● **Article**
BEGIN

The test of that notion places Timbers back on a perch to which he’s now growing familiar, as the point person of a big-deal show with lots of hope and money riding on it. Born in New York and raised in the suburbs of Chicago, Timbers went to Yale, where he majored in theater studies and film, and developed a gift for irreverent inventiveness: On graduation weekend, he staged a “Brechtian” version of “How to Succeed in Business Without Really Trying” that winked at some of its more sexist aspects. After college, he and two fellow Yalies, Aaron Lemon-Strauss and Jennifer Rogien, founded the giddily modernist theater troupe Les Freres Corbusier, which created the hilarious “A Very Merry Unauthorized Children’s Scientology Pageant.” Later came “Bloody Bloody Andrew Jackson,” which was directed by Timbers and went on to a Broadway run.

END

● **Prompt 1**
From the passage about Timbers, write out the part that begins at the words "The test of" and stops after the words "a Broadway run.".
● **Prompt 2**
Answer these questions from the profile of Timbers:
(a) Which university did Timbers attend, and what did he major in there?
(b) Who were the two classmates with whom he founded Les Freres Corbusier?
(c) Which show directed by Timbers went on to a Broadway run?

● **Data**
BEGIN

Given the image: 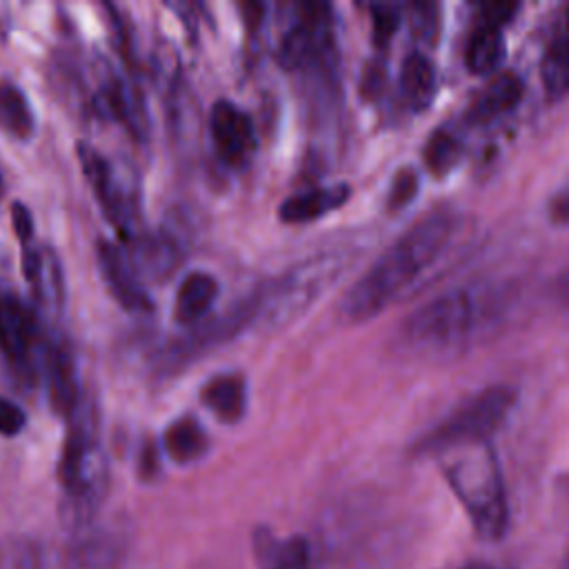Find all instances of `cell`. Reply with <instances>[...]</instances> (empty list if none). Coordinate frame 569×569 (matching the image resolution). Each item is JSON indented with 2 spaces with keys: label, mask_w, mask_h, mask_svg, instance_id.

END

● **Expected answer 1**
The test of that notion places Timbers back on a perch to which he’s now growing familiar, as the point person of a big-deal show with lots of hope and money riding on it. Born in New York and raised in the suburbs of Chicago, Timbers went to Yale, where he majored in theater studies and film, and developed a gift for irreverent inventiveness: On graduation weekend, he staged a “Brechtian” version of “How to Succeed in Business Without Really Trying” that winked at some of its more sexist aspects. After college, he and two fellow Yalies, Aaron Lemon-Strauss and Jennifer Rogien, founded the giddily modernist theater troupe Les Freres Corbusier, which created the hilarious “A Very Merry Unauthorized Children’s Scientology Pageant.” Later came “Bloody Bloody Andrew Jackson,” which was directed by Timbers and went on to a Broadway run.

● **Expected answer 2**
(a) Yale; he majored in theater studies and film.
(b) Aaron Lemon-Strauss and Jennifer Rogien.
(c) "Bloody Bloody Andrew Jackson."